The political dangers

The truth is that everybody is counting on the growth prospects of Eurozone. The main idea is that there is no more room for economic slippage in Europe. The entire south is thought to have reached the bottom of the curve, while the core countries show ability for a stronger recovery. However, if those prospects prove to be fallacious the situation will change dramatically. There are more gray spots in the European horizons though.

The outcome of the 22-25 May European elections is one of them. Everybody predicts a stronger electoral showing of Eurosceptic and extremist parties in the next legislative. The question is how extended this change will be. In political and social matters the weight and the extent of the changes may bring about a quality variation.
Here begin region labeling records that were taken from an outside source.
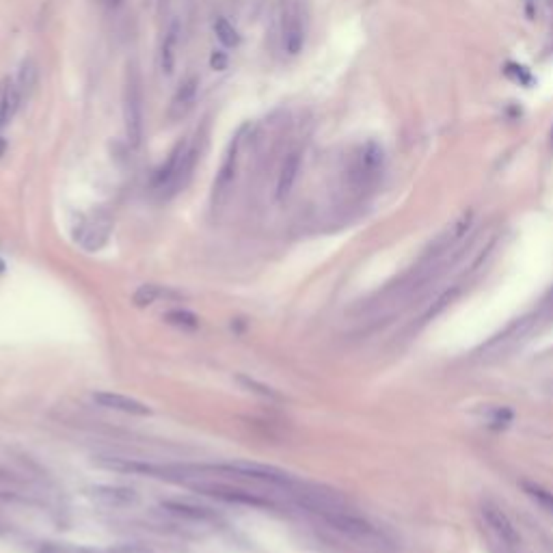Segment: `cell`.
Instances as JSON below:
<instances>
[{
    "instance_id": "6da1fadb",
    "label": "cell",
    "mask_w": 553,
    "mask_h": 553,
    "mask_svg": "<svg viewBox=\"0 0 553 553\" xmlns=\"http://www.w3.org/2000/svg\"><path fill=\"white\" fill-rule=\"evenodd\" d=\"M204 471L219 474L225 478H232L238 482H253L260 487H271L288 493L292 500L299 495L309 491V482L292 476L290 471H283L279 467L273 465H262V463H249V460H234V463H217V465H201Z\"/></svg>"
},
{
    "instance_id": "7a4b0ae2",
    "label": "cell",
    "mask_w": 553,
    "mask_h": 553,
    "mask_svg": "<svg viewBox=\"0 0 553 553\" xmlns=\"http://www.w3.org/2000/svg\"><path fill=\"white\" fill-rule=\"evenodd\" d=\"M123 127L130 147H138L145 134V95L143 78L134 61L127 63L123 78Z\"/></svg>"
},
{
    "instance_id": "3957f363",
    "label": "cell",
    "mask_w": 553,
    "mask_h": 553,
    "mask_svg": "<svg viewBox=\"0 0 553 553\" xmlns=\"http://www.w3.org/2000/svg\"><path fill=\"white\" fill-rule=\"evenodd\" d=\"M191 489L195 493L204 495V497L217 500L223 504L230 506H245V508H253V510H281L279 502L268 497V495H262L258 491H251L247 487L240 484H230V482H195L191 484Z\"/></svg>"
},
{
    "instance_id": "277c9868",
    "label": "cell",
    "mask_w": 553,
    "mask_h": 553,
    "mask_svg": "<svg viewBox=\"0 0 553 553\" xmlns=\"http://www.w3.org/2000/svg\"><path fill=\"white\" fill-rule=\"evenodd\" d=\"M245 132H247V125L240 127V130L232 136L230 143H227L223 162H221L219 171H217L214 184H212V195H210V201H212V208H214V210L223 208L227 204V199H230V193L234 188V182H236V175H238V167H240V149H243Z\"/></svg>"
},
{
    "instance_id": "5b68a950",
    "label": "cell",
    "mask_w": 553,
    "mask_h": 553,
    "mask_svg": "<svg viewBox=\"0 0 553 553\" xmlns=\"http://www.w3.org/2000/svg\"><path fill=\"white\" fill-rule=\"evenodd\" d=\"M482 517H484L489 530L493 532L495 538H497V543H502L504 549L517 551L523 545V538H521L517 526L500 506L484 504V506H482Z\"/></svg>"
},
{
    "instance_id": "8992f818",
    "label": "cell",
    "mask_w": 553,
    "mask_h": 553,
    "mask_svg": "<svg viewBox=\"0 0 553 553\" xmlns=\"http://www.w3.org/2000/svg\"><path fill=\"white\" fill-rule=\"evenodd\" d=\"M307 26L305 13L299 3H290L286 13H283V50L290 56H299L305 48Z\"/></svg>"
},
{
    "instance_id": "52a82bcc",
    "label": "cell",
    "mask_w": 553,
    "mask_h": 553,
    "mask_svg": "<svg viewBox=\"0 0 553 553\" xmlns=\"http://www.w3.org/2000/svg\"><path fill=\"white\" fill-rule=\"evenodd\" d=\"M382 160H385V156H382V147L374 140L370 143H365L357 158H354V164H352V182L357 184V186H370V184L378 177V173L382 171Z\"/></svg>"
},
{
    "instance_id": "ba28073f",
    "label": "cell",
    "mask_w": 553,
    "mask_h": 553,
    "mask_svg": "<svg viewBox=\"0 0 553 553\" xmlns=\"http://www.w3.org/2000/svg\"><path fill=\"white\" fill-rule=\"evenodd\" d=\"M199 87H201V80L197 74H188L184 78L177 89L171 97V104H169V112L167 117L171 121H182L184 117L188 115V112L195 108V102H197V95H199Z\"/></svg>"
},
{
    "instance_id": "9c48e42d",
    "label": "cell",
    "mask_w": 553,
    "mask_h": 553,
    "mask_svg": "<svg viewBox=\"0 0 553 553\" xmlns=\"http://www.w3.org/2000/svg\"><path fill=\"white\" fill-rule=\"evenodd\" d=\"M188 149V138H180L177 143L173 145V149L169 151L167 160L156 169L153 175H151V191L164 195L169 191V186L173 184L177 171H180V164L184 160V153Z\"/></svg>"
},
{
    "instance_id": "30bf717a",
    "label": "cell",
    "mask_w": 553,
    "mask_h": 553,
    "mask_svg": "<svg viewBox=\"0 0 553 553\" xmlns=\"http://www.w3.org/2000/svg\"><path fill=\"white\" fill-rule=\"evenodd\" d=\"M93 402L102 408L117 410V413H125V415H138V417L151 415V406L147 402L132 398V395H125V393H117V391H95Z\"/></svg>"
},
{
    "instance_id": "8fae6325",
    "label": "cell",
    "mask_w": 553,
    "mask_h": 553,
    "mask_svg": "<svg viewBox=\"0 0 553 553\" xmlns=\"http://www.w3.org/2000/svg\"><path fill=\"white\" fill-rule=\"evenodd\" d=\"M301 167H303V149L301 147H294V149H290L286 153V158H283L281 169H279L277 186H275L277 201H286L288 197H290V193L296 186V180H299Z\"/></svg>"
},
{
    "instance_id": "7c38bea8",
    "label": "cell",
    "mask_w": 553,
    "mask_h": 553,
    "mask_svg": "<svg viewBox=\"0 0 553 553\" xmlns=\"http://www.w3.org/2000/svg\"><path fill=\"white\" fill-rule=\"evenodd\" d=\"M112 223L106 214H95L93 219L84 221L80 225V230L76 234V240L84 251H97L106 245V240L110 236Z\"/></svg>"
},
{
    "instance_id": "4fadbf2b",
    "label": "cell",
    "mask_w": 553,
    "mask_h": 553,
    "mask_svg": "<svg viewBox=\"0 0 553 553\" xmlns=\"http://www.w3.org/2000/svg\"><path fill=\"white\" fill-rule=\"evenodd\" d=\"M160 508L164 510L167 515H171L180 521L186 523H212L217 521L219 515L208 506H199L193 502H182V500H164L160 504Z\"/></svg>"
},
{
    "instance_id": "5bb4252c",
    "label": "cell",
    "mask_w": 553,
    "mask_h": 553,
    "mask_svg": "<svg viewBox=\"0 0 553 553\" xmlns=\"http://www.w3.org/2000/svg\"><path fill=\"white\" fill-rule=\"evenodd\" d=\"M201 136L197 134V138L188 140V149L186 153H184V160L180 164V171L173 180V184L169 186V191L162 195V199H169V197H175L182 188H186V184L191 182L193 173H195V169H197V162H199L201 158Z\"/></svg>"
},
{
    "instance_id": "9a60e30c",
    "label": "cell",
    "mask_w": 553,
    "mask_h": 553,
    "mask_svg": "<svg viewBox=\"0 0 553 553\" xmlns=\"http://www.w3.org/2000/svg\"><path fill=\"white\" fill-rule=\"evenodd\" d=\"M180 35H182V26L177 20H171L169 28L164 31V37L160 41V52H158V63H160V72L164 76H171L175 72V63H177V48H180Z\"/></svg>"
},
{
    "instance_id": "2e32d148",
    "label": "cell",
    "mask_w": 553,
    "mask_h": 553,
    "mask_svg": "<svg viewBox=\"0 0 553 553\" xmlns=\"http://www.w3.org/2000/svg\"><path fill=\"white\" fill-rule=\"evenodd\" d=\"M89 495L97 502L108 508H125L138 502V495L134 489L127 487H112V484H97L89 489Z\"/></svg>"
},
{
    "instance_id": "e0dca14e",
    "label": "cell",
    "mask_w": 553,
    "mask_h": 553,
    "mask_svg": "<svg viewBox=\"0 0 553 553\" xmlns=\"http://www.w3.org/2000/svg\"><path fill=\"white\" fill-rule=\"evenodd\" d=\"M22 102V93L18 89V84L11 78H5L0 82V127H5L11 123V119L16 117V112Z\"/></svg>"
},
{
    "instance_id": "ac0fdd59",
    "label": "cell",
    "mask_w": 553,
    "mask_h": 553,
    "mask_svg": "<svg viewBox=\"0 0 553 553\" xmlns=\"http://www.w3.org/2000/svg\"><path fill=\"white\" fill-rule=\"evenodd\" d=\"M177 296L180 294L175 290L167 288V286H158V283H143V286H138L136 292L132 294V303L136 307H149L160 299H177Z\"/></svg>"
},
{
    "instance_id": "d6986e66",
    "label": "cell",
    "mask_w": 553,
    "mask_h": 553,
    "mask_svg": "<svg viewBox=\"0 0 553 553\" xmlns=\"http://www.w3.org/2000/svg\"><path fill=\"white\" fill-rule=\"evenodd\" d=\"M37 80H39V67L35 63V59H24L22 65H20V72H18V89L22 95H31L37 87Z\"/></svg>"
},
{
    "instance_id": "ffe728a7",
    "label": "cell",
    "mask_w": 553,
    "mask_h": 553,
    "mask_svg": "<svg viewBox=\"0 0 553 553\" xmlns=\"http://www.w3.org/2000/svg\"><path fill=\"white\" fill-rule=\"evenodd\" d=\"M521 489L536 506H541L543 510H547V513H553V491L536 484V482H530V480H523Z\"/></svg>"
},
{
    "instance_id": "44dd1931",
    "label": "cell",
    "mask_w": 553,
    "mask_h": 553,
    "mask_svg": "<svg viewBox=\"0 0 553 553\" xmlns=\"http://www.w3.org/2000/svg\"><path fill=\"white\" fill-rule=\"evenodd\" d=\"M214 35L221 41V46L227 48V50L238 48V44H240L238 28L230 20H227V18H217L214 20Z\"/></svg>"
},
{
    "instance_id": "7402d4cb",
    "label": "cell",
    "mask_w": 553,
    "mask_h": 553,
    "mask_svg": "<svg viewBox=\"0 0 553 553\" xmlns=\"http://www.w3.org/2000/svg\"><path fill=\"white\" fill-rule=\"evenodd\" d=\"M162 320L167 324H173V327H177V329H184V331L199 329V318L188 309H171V311H167V314H162Z\"/></svg>"
},
{
    "instance_id": "603a6c76",
    "label": "cell",
    "mask_w": 553,
    "mask_h": 553,
    "mask_svg": "<svg viewBox=\"0 0 553 553\" xmlns=\"http://www.w3.org/2000/svg\"><path fill=\"white\" fill-rule=\"evenodd\" d=\"M236 380H238L240 385H243L247 391L258 393V395H262V398H266V400H281V393H279L277 389H273L271 385H266V382H260L258 378H251V376L240 374Z\"/></svg>"
},
{
    "instance_id": "cb8c5ba5",
    "label": "cell",
    "mask_w": 553,
    "mask_h": 553,
    "mask_svg": "<svg viewBox=\"0 0 553 553\" xmlns=\"http://www.w3.org/2000/svg\"><path fill=\"white\" fill-rule=\"evenodd\" d=\"M227 65H230V54H227L223 48L212 50V54H210V67L214 69V72H225Z\"/></svg>"
},
{
    "instance_id": "d4e9b609",
    "label": "cell",
    "mask_w": 553,
    "mask_h": 553,
    "mask_svg": "<svg viewBox=\"0 0 553 553\" xmlns=\"http://www.w3.org/2000/svg\"><path fill=\"white\" fill-rule=\"evenodd\" d=\"M20 478L13 474V471H9V469H5V467H0V487H11V484H20Z\"/></svg>"
},
{
    "instance_id": "484cf974",
    "label": "cell",
    "mask_w": 553,
    "mask_h": 553,
    "mask_svg": "<svg viewBox=\"0 0 553 553\" xmlns=\"http://www.w3.org/2000/svg\"><path fill=\"white\" fill-rule=\"evenodd\" d=\"M5 151H7V140H5L3 136H0V158H3V156H5Z\"/></svg>"
},
{
    "instance_id": "4316f807",
    "label": "cell",
    "mask_w": 553,
    "mask_h": 553,
    "mask_svg": "<svg viewBox=\"0 0 553 553\" xmlns=\"http://www.w3.org/2000/svg\"><path fill=\"white\" fill-rule=\"evenodd\" d=\"M3 266H5V262H3V260H0V271H3Z\"/></svg>"
},
{
    "instance_id": "83f0119b",
    "label": "cell",
    "mask_w": 553,
    "mask_h": 553,
    "mask_svg": "<svg viewBox=\"0 0 553 553\" xmlns=\"http://www.w3.org/2000/svg\"><path fill=\"white\" fill-rule=\"evenodd\" d=\"M112 3H115V5H119V3H121V0H112Z\"/></svg>"
}]
</instances>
If the strength of the three major European Parliament parties (the European People’s Party, the Party of European Socialists and the Alliance of Liberals and Democrats for Europe) is drastically reduced below the current 72% solid majority, the EU could be in trouble.

As the European Sting writer George Pepper observed recently “without the consent of the Parliament, the EU’s law making machine is blocked. However, the rise of Eurosceptic right-wing political parties like Nigel Farage’s UKIP in Britain, Marine Le Pen’s Front National in France and the Fidesz party of Viktor Orbán in Hungary may derail the traditional cooperative attitude of the legislature vis-à-vis the other two decision-making bodies of the EU, the Commission and the member states’ Council”.

A weak Banking Union

Another huge dark spot in Europe is Ukraine’s map. The south and the east of the country had been driven by the West and Russia confrontation into a real civil war, with scores of fatalities. There are indications that the two sides have decided to continue on the line of all-out confrontation, aimed at partitioning the country in a loose federal scheme. If this is the case, the process may prove to be explosive and both the EU and Russia may be called to pay a high cost, not to say anything about the poor country itself.

There is no doubt that the post-election Europe may prove to be a difficult place. The European Banking Union will be a rather weak tool to help Eurozone confront the eventual future woes, that may arise from the ballot box or the planes and cities of Ukraine. As things stand now, only the European Central Bank can act as a truly European agent and help Eurozone effectively counter its negative eventualities.